With a focus on energetic and voice-driven fiction, our summer issue will be centred on crushes, companionship, delusion and devastation. Kevin Brazil, Sophie Collins, Victor Heringer and Alexandra Tanner, among others, query what it means to refract ourselves through others and have our identities designed, upheld or crushed by the people we love. In non-fiction, Snigdha Poonam writes on sectarian tensions in India and the construction of a temple on India's most religiously fraught piece of land.
While there were a few pieces here that didn’t move me, I loved Mary Gaitskill’s “memoir” of her Pneuma practice. I enjoyed most of the poetry in this issue, was interested in reading about the Spiritualists in England around the turn of the last century, The reportage about mining in Western Africa was a reminder of the wearisome global extraction process that was the theme of the last issue of Granta. I read my online subscription and, on my iPad, the photos reproduce poorly, so I’ll wait by my mailbox to fully appreciate this issue.

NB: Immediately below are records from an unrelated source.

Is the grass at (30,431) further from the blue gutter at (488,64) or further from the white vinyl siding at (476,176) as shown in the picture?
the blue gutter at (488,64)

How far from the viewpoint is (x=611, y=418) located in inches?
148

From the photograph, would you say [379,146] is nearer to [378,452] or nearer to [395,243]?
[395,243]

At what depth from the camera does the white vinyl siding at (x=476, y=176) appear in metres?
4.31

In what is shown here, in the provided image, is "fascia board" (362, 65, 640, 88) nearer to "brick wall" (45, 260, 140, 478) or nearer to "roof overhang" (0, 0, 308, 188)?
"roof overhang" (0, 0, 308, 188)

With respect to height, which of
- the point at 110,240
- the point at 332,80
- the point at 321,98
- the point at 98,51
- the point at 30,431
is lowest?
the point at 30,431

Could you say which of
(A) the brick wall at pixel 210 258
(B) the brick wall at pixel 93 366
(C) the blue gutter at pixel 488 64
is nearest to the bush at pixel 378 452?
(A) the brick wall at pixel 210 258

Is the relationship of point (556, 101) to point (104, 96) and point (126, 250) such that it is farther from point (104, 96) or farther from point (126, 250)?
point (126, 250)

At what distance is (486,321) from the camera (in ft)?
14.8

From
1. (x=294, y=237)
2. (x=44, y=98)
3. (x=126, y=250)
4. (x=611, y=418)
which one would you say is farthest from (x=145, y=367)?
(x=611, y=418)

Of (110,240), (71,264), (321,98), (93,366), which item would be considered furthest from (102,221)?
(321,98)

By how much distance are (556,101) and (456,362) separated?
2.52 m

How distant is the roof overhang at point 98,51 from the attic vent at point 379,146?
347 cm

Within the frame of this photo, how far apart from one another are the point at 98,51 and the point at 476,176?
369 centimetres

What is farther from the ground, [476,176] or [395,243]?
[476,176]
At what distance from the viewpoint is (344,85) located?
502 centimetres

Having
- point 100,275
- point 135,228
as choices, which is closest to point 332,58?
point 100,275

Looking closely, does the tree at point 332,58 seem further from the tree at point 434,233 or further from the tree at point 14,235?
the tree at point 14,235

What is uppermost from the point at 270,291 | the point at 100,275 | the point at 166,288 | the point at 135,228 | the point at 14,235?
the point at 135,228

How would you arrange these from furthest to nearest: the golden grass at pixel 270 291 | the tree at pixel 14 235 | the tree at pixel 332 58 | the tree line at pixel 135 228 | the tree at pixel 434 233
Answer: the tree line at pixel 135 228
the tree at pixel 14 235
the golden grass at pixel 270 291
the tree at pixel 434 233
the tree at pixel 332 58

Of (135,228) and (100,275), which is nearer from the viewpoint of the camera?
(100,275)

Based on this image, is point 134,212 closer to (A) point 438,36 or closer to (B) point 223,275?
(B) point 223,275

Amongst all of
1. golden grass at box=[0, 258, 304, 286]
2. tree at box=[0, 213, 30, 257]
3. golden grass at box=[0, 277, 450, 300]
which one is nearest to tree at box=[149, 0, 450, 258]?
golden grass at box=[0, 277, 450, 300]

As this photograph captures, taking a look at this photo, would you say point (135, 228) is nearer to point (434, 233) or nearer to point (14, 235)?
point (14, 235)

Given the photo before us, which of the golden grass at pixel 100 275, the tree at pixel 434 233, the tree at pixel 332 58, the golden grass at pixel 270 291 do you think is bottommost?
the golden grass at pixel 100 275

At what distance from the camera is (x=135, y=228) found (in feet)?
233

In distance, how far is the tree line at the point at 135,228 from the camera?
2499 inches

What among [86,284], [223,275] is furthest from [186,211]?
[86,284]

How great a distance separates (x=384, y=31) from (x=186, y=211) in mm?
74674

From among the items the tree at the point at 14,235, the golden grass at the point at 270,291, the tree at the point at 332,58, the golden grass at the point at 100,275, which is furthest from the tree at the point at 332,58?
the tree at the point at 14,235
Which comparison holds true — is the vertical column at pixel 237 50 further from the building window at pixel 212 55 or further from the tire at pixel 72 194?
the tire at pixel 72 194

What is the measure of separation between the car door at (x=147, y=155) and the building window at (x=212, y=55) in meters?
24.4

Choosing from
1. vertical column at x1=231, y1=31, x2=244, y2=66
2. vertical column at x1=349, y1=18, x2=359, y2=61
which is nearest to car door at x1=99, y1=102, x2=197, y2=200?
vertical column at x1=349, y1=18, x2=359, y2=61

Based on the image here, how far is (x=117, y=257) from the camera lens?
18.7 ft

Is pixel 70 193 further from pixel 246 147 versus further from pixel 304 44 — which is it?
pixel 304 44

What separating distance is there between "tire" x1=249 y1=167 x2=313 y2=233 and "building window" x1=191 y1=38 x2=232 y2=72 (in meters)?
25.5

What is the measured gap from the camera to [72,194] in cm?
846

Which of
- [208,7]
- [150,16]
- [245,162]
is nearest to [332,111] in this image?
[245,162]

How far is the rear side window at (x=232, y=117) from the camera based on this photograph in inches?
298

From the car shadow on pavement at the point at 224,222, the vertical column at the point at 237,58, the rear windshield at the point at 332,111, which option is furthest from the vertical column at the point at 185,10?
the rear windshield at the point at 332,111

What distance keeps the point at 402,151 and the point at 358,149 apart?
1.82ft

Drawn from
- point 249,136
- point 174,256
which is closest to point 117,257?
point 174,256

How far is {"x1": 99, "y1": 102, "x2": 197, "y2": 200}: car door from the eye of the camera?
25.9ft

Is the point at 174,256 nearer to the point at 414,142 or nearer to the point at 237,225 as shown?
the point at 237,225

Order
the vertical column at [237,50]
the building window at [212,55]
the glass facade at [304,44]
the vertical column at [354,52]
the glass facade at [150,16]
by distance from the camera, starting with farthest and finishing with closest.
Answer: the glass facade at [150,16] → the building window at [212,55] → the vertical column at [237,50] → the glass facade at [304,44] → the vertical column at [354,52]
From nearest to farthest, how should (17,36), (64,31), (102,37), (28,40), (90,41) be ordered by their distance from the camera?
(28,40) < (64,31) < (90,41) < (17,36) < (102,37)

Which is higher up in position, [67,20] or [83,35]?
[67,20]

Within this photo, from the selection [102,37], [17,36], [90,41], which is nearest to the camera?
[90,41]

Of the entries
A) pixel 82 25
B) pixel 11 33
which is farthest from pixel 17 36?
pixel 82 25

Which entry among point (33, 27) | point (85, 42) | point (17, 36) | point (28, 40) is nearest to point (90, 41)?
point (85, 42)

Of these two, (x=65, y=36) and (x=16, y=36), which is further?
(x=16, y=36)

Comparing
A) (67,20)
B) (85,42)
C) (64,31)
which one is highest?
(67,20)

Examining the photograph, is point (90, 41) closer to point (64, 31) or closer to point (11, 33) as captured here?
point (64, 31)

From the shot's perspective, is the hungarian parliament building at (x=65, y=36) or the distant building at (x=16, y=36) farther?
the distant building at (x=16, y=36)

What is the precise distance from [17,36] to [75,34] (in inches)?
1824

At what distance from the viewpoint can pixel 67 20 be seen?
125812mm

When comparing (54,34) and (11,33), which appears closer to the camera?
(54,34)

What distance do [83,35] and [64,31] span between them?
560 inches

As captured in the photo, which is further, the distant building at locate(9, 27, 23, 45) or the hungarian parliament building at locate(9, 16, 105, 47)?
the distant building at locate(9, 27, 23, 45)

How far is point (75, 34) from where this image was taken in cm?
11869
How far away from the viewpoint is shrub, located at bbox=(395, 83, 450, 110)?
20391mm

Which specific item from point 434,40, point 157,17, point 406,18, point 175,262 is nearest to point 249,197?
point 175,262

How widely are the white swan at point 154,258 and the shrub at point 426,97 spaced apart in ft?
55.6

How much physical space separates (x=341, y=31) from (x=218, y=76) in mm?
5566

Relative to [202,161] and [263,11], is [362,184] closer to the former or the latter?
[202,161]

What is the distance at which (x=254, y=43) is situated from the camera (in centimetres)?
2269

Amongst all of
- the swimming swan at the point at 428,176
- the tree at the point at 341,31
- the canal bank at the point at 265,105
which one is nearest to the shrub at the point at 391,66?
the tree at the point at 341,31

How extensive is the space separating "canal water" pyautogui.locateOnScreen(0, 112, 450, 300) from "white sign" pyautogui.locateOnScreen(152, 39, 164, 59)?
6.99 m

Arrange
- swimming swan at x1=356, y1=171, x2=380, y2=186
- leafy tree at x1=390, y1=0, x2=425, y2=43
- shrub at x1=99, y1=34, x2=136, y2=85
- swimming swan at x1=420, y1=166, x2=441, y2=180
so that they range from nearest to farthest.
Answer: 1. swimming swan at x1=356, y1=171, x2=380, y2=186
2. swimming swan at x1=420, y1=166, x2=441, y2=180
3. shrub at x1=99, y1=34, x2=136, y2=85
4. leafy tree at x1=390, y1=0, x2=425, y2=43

Standouts are Collins’ “Private View,” a compressed and compelling autofiction; Lorentzen’s criticism “Literature without Literature,” which affirms writers’ individuality amidst the corporatization of their industry; Pogue’s reportage on the mining, politics, and nomads of Mauritania that manages to feel both investigative and incidental; and Heringer’s short story “Lígia,” a troubled glance at death in the modern age.
The explanation of the origin of the term that titles this issue of GRANTA is a helpful introduction for the works it contains: the human need to find comfort and solace and connection with something or Simeon beyond the self. The stories and photographs and essays in this issue are really diverse and all convey that sense of longing quite well.
A goodly assortment: most everything was of interest and a few things were downright wonderful. (a highlight is the 94 year old Rosalind Fox Solomon's photographic self portraits as she has aged: many nude, many unflattering, some downright ugly, and then the last: clad in white panties, black socks and black brassiere crouched in a fighter's stance; old, defiant, beautiful.)
From what I remember, before the book went inexplicably AWOL, the first two or three articles were enjoyable. After some weeks I was glad to note its reappearance, but pleasure quickly fled as I found so much irritatingly smug and tedious. Time, once again, me thinks, to cancel my subscription.
I was disappointed by this issue, in which most of the pieces were quite dull and pretentious, and there was only a few interesting things said in relation to the theme of 'significant other'.